China must protect its energy/resource access, and trade sea lines of communication (SLOC) through the Indian Ocean. If it does not, China’s economy and internal stability would be disrupted. If it aggressively protects its SLOC and interests in the region, it would be fighting far away from its home theatre, with attendant disadvantages.
Thus, geopolitical events led to the resumption of the Quad. On September 24, US President Joe Biden will host the first in-person summit of leaders of the Quad.
But Quad Has Problems
But there are three problems with the Quad:
It doesn’t have any clause akin to NATO’s Article 5: “an attack on one member of NATO is an attack on all of its members”;
Each member has its own motivations for joining the Quad, and these motivations may not compulsorily lead the Quad to military action against China in support of another member, particularly India;
The US felt that India was not measuring up in the Quad to the US’s standards of strategic reciprocity, which includes access to Indian bases in the Andaman & Nicobar Islands. The US didn’t understand that operating under its leadership was tantamount to implicating India in the US’s conflicts with China and others, but without addressing Indian issues.
Ergo! The AUKUS. As is evident, the Quad has a broader charter, whereas AUKUS has a military focus. Yet, it remains to be seen whether the Anglo-centric AUKUS will devalue the Quad or allow it to become the antechamber of many like-minded nations that oppose China but do not want to be drawn into a military pact.
A Blow to Nuclear Non-Proliferation
With AUKUS announcing development plans for building nuclear-powered submarines in Adelaide over the next 18 months and “focus immediately on identifying the optimal pathway to deliver at least eight nuclear-powered submarines for Australia”, Canberra cancelled its largest-ever defence contract, the 2016 $90-billion deal with France.
The US has reversed its long-standing policy of opposing the transfer of naval nuclear-propulsion technology to any nation (except to the UK).

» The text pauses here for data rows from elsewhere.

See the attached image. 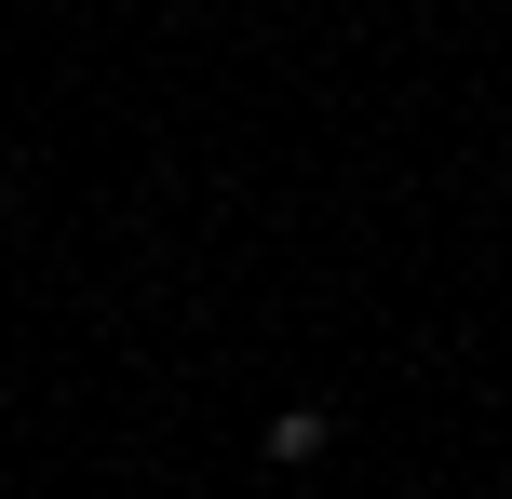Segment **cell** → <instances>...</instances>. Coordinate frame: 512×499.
Returning <instances> with one entry per match:
<instances>
[{"instance_id":"1","label":"cell","mask_w":512,"mask_h":499,"mask_svg":"<svg viewBox=\"0 0 512 499\" xmlns=\"http://www.w3.org/2000/svg\"><path fill=\"white\" fill-rule=\"evenodd\" d=\"M270 459H283V473H297V459H324V405H283V419H270Z\"/></svg>"}]
</instances>
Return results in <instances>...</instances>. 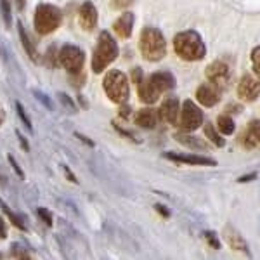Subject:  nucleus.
<instances>
[{
    "mask_svg": "<svg viewBox=\"0 0 260 260\" xmlns=\"http://www.w3.org/2000/svg\"><path fill=\"white\" fill-rule=\"evenodd\" d=\"M2 14L6 18V23L11 24V2L9 0H2Z\"/></svg>",
    "mask_w": 260,
    "mask_h": 260,
    "instance_id": "28",
    "label": "nucleus"
},
{
    "mask_svg": "<svg viewBox=\"0 0 260 260\" xmlns=\"http://www.w3.org/2000/svg\"><path fill=\"white\" fill-rule=\"evenodd\" d=\"M251 64H253L255 73L260 77V45L258 47H255L253 52H251Z\"/></svg>",
    "mask_w": 260,
    "mask_h": 260,
    "instance_id": "25",
    "label": "nucleus"
},
{
    "mask_svg": "<svg viewBox=\"0 0 260 260\" xmlns=\"http://www.w3.org/2000/svg\"><path fill=\"white\" fill-rule=\"evenodd\" d=\"M9 161H11L12 169H14L16 172H18V175H19V177H21V179H23V177H24V174H23V170H21V169H19V165H18V163H16V161H14V158H12V156H9Z\"/></svg>",
    "mask_w": 260,
    "mask_h": 260,
    "instance_id": "33",
    "label": "nucleus"
},
{
    "mask_svg": "<svg viewBox=\"0 0 260 260\" xmlns=\"http://www.w3.org/2000/svg\"><path fill=\"white\" fill-rule=\"evenodd\" d=\"M78 23L83 30H94L98 24V9L92 2H85L78 11Z\"/></svg>",
    "mask_w": 260,
    "mask_h": 260,
    "instance_id": "12",
    "label": "nucleus"
},
{
    "mask_svg": "<svg viewBox=\"0 0 260 260\" xmlns=\"http://www.w3.org/2000/svg\"><path fill=\"white\" fill-rule=\"evenodd\" d=\"M0 207H2L4 213H6V215L9 217V219H11V222H12V224L16 225V228H19V229H23V231L26 229V225H24L23 222L19 220V217H16L14 213H12V212L9 210V207H7V205H4V201H0Z\"/></svg>",
    "mask_w": 260,
    "mask_h": 260,
    "instance_id": "23",
    "label": "nucleus"
},
{
    "mask_svg": "<svg viewBox=\"0 0 260 260\" xmlns=\"http://www.w3.org/2000/svg\"><path fill=\"white\" fill-rule=\"evenodd\" d=\"M217 127H219V130L224 134V136L234 134V121L228 115H220L219 118H217Z\"/></svg>",
    "mask_w": 260,
    "mask_h": 260,
    "instance_id": "20",
    "label": "nucleus"
},
{
    "mask_svg": "<svg viewBox=\"0 0 260 260\" xmlns=\"http://www.w3.org/2000/svg\"><path fill=\"white\" fill-rule=\"evenodd\" d=\"M205 136H207L208 139H210L215 146H219V148H222V146H225V141L222 139L219 134L215 132V128H213V125H212V123H207V125H205Z\"/></svg>",
    "mask_w": 260,
    "mask_h": 260,
    "instance_id": "22",
    "label": "nucleus"
},
{
    "mask_svg": "<svg viewBox=\"0 0 260 260\" xmlns=\"http://www.w3.org/2000/svg\"><path fill=\"white\" fill-rule=\"evenodd\" d=\"M174 49L177 56L184 61H200L207 54L203 40L196 31H180L174 39Z\"/></svg>",
    "mask_w": 260,
    "mask_h": 260,
    "instance_id": "1",
    "label": "nucleus"
},
{
    "mask_svg": "<svg viewBox=\"0 0 260 260\" xmlns=\"http://www.w3.org/2000/svg\"><path fill=\"white\" fill-rule=\"evenodd\" d=\"M132 80L136 82V83H139L142 80V71H141V68H136V70L132 71Z\"/></svg>",
    "mask_w": 260,
    "mask_h": 260,
    "instance_id": "32",
    "label": "nucleus"
},
{
    "mask_svg": "<svg viewBox=\"0 0 260 260\" xmlns=\"http://www.w3.org/2000/svg\"><path fill=\"white\" fill-rule=\"evenodd\" d=\"M240 141H241V144H245V148H248V149H251L255 144H257V141L253 139V136H251L250 130H246V132L241 134V139Z\"/></svg>",
    "mask_w": 260,
    "mask_h": 260,
    "instance_id": "24",
    "label": "nucleus"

The Bulletin of the Atomic Scientists opines that this is a terrible blow for nuclear non-proliferation. The nuclear reactors in the US’s and the UK’s submarines are fuelled with 93.5% enriched uranium, which is above the “weapons-grade” standard of 90%.
This comes at a time when the International Atomic Energy Agency is struggling to prevent Iran from acquiring enough fissile material to build a nuclear weapon, i.e., 25 kilograms of highly enriched uranium (HEU). On the contrary, the US-UK combine is bent on giving away a couple of tonnes of weapon-grade uranium to a country that has no civilian nuclear powerplant except for a 20 MW thermal research reactor, and absolutely no experience in handling nuclear materials, particularly HEU.
And now, China could use the same precedence to transfer an SSN and allied technologies to Pakistan.
(Kuldip Singh is a retired Brigadier from the Indian Army. This is an opinion piece and the views expressed above are the author’s own. The Quint neither endorses nor is responsible for the same.)